Requirements:
The required output is the line containing "How distant from" through the final line of the material below, printed exactly, with no other lines.
--- Start Dataset extract ---
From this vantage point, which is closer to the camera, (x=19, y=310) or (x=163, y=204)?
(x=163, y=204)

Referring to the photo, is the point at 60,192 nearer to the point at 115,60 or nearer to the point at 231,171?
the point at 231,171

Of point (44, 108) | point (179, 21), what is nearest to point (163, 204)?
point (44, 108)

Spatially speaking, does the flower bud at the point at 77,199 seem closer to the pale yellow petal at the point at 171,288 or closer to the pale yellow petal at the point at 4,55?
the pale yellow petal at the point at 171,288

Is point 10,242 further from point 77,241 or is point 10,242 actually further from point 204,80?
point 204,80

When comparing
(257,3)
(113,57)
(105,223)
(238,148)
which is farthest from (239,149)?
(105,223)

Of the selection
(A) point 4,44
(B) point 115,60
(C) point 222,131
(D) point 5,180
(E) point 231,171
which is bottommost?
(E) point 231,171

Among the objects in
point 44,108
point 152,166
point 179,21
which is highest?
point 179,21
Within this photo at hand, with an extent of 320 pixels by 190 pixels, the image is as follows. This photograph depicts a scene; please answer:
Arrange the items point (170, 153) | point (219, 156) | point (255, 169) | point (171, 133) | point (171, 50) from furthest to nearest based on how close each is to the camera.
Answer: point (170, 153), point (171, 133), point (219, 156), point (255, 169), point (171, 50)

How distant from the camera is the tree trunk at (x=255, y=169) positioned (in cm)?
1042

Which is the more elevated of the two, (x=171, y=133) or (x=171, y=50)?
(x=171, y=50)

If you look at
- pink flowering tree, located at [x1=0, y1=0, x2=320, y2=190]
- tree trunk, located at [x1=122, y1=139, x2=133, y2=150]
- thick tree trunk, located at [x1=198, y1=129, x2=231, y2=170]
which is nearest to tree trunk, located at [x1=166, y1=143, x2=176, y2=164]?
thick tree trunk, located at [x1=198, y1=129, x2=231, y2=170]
--- End Dataset extract ---
Response:
How distant from the camera is the tree trunk at (x=255, y=169) positioned (in cm)?
1042

Which is the more elevated of the two, (x=171, y=133) or (x=171, y=50)?
(x=171, y=50)

If you look at
- pink flowering tree, located at [x1=0, y1=0, x2=320, y2=190]
- tree trunk, located at [x1=122, y1=139, x2=133, y2=150]
- thick tree trunk, located at [x1=198, y1=129, x2=231, y2=170]
which is nearest to tree trunk, located at [x1=166, y1=143, x2=176, y2=164]?
thick tree trunk, located at [x1=198, y1=129, x2=231, y2=170]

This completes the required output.